Raleigh wrote a poetic response to Christopher Marlowe’s The Passionate Shepherd to His Love of 1592, entitled The Nymph’s Reply to the Shepherd. Both were written in the style of traditional pastoral poetry and follow the structure of six four-line stanzas employing a rhyme scheme of AABB, with Raleigh’s an almost line-for-line refutation of Marlowe’s sentiments. Years later, the 20th-century poet William Carlos Williams would join the poetic “argument” with his Raleigh was Right.
List of poems
All finished, and some unfinished, poems written by Ralegh or plausibly attributed to him:
- “The Advice”
- “Another of the Same”
- “Conceit begotten by the Eyes”
- “Epitaph on Sir Philip Sidney”
- “Epitaph on the Earl of Leicester”
- “Even such is Time”
- “The Excuse”
- “False Love”
- “Farewell to the Court”
- “His Petition to Queen Anne of Denmark”
- “If Cynthia be a Queen”
- “In Commendation of George Gascoigne’s Steel Glass”
- “The Lie”
- “Like Hermit Poor”
- “Lines from Catullus”
- “Love and Time”
- “My Body in the Walls captive”
- “The Nymph’s Reply to the Shepherd”
- “Of Spenser’s Faery Queen”
- “On the Snuff of a Candle”
- “The Ocean’s Love to Cynthia”
- “A Poem entreating of Sorrow”
- “A Poem put into my Lady Laiton’s Pocket”
- “The Pilgrimage”
- “A Prognistication upon Cards and Dice”

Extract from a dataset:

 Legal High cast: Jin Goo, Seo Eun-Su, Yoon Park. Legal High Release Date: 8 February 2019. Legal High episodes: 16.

- “The Shepherd’s Praise of Diana”
- “Sweet Unsure”
- “To His Mistress”
- “To the Translator of Lucan’s Pharsalia”
- “What is Our Life?”
- “The Wood, the Weed, the Wag”
In 1845, Shakespeare scholar Delia Bacon first proposed that a group of authors had actually written the plays later attributed to William Shakespeare, the main writer being Walter Raleigh. Later, George S. Caldwell asserted that Raleigh was actually the sole author. These claims have been supported by other scholars throughout subsequent years, including Albert J. Beveridge and Henry Pemberton, but are rejected by the majority of Shakespearean scholars today.

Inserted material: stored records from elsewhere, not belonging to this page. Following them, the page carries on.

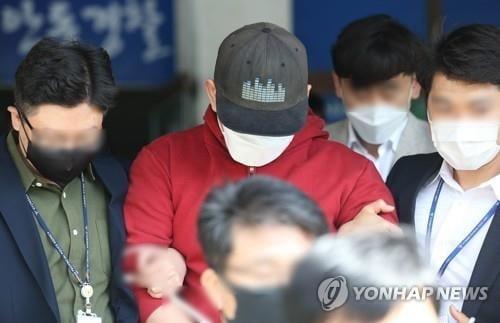 `n번방` 개설자 `갓갓` 신상공개될까…13일 심의위서 결정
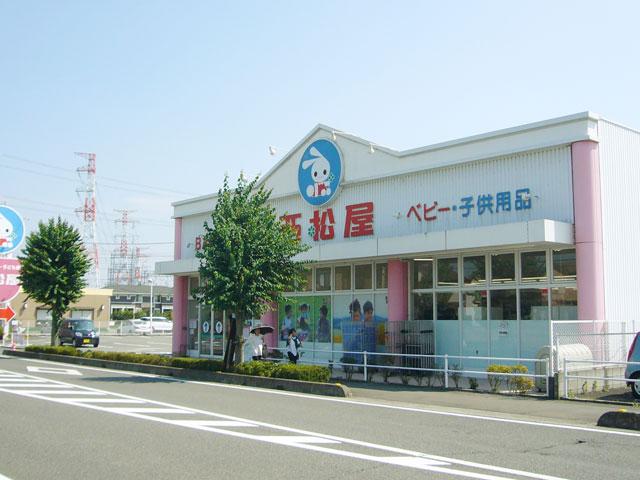 一本松駅のエリア情報6
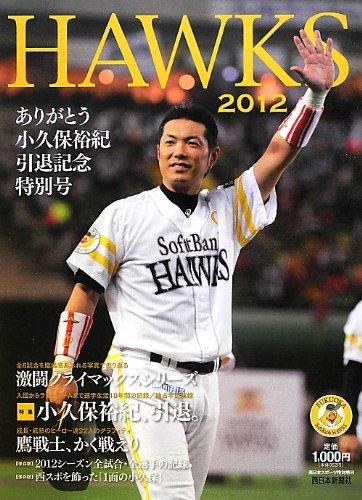 HAWKS〈2012〉ありがとう小久保裕紀引退記念特別号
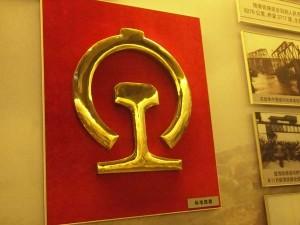 China Rail emblem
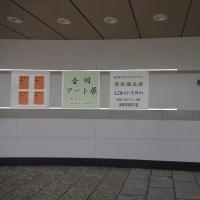 本田三千恵水墨画展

In 2002, Raleigh was featured in the BBC poll of the 100 Greatest Britons.
A galliard was composed in honour of Raleigh by either Francis Cutting or Richard Allison.
The state capital of North Carolina, its second-largest city, was named Raleigh in 1792, after Sir Walter, sponsor of the Roanoke Colony. In the city, a bronze statue, which has been moved around different locations within the city, was cast in honour of the city’s namesake. The “Lost Colony” is commemorated at the Fort Raleigh National Historic Site on Roanoke Island, North Carolina.
One of 11 boarding houses at the Royal Hospital School has been named after Raleigh, as is one of the four nautically named Houses at the Preparatory School of Barnard Castle School.
Raleigh County, West Virginia, is also named in his honour.
Mount Raleigh in the Pacific Ranges of the Coast Mountains in British Columbia, Canada, was named for him, with related features the Raleigh Glacier and Raleigh Creek named in association with the mountain. Mount Gilbert, just to Mount Raleigh’s south, was named for his half-brother, Sir Humphrey.
Raleigh has been widely speculated to be responsible for introducing the potato to Europe, and was a key figure in bringing it to Ireland. However, modern historians dispute this claim, suggesting it would have been impossible for Raleigh to have discovered the potato in the places he visited.
Due to Raleigh’s role in the popularisation of smoking, John Lennon humorously referred to him as “such a stupid get” in the song “I’m So Tired” on the “White Album” The Beatles (1968).
Various colourful stories are told about him, such as laying his cloak over a puddle for the Queen, but they are probably apocryphal.
The author George Garrett’s historical fiction novel Death of the Fox explores Raleigh’s relationships with Elizabeth I and her successor James I.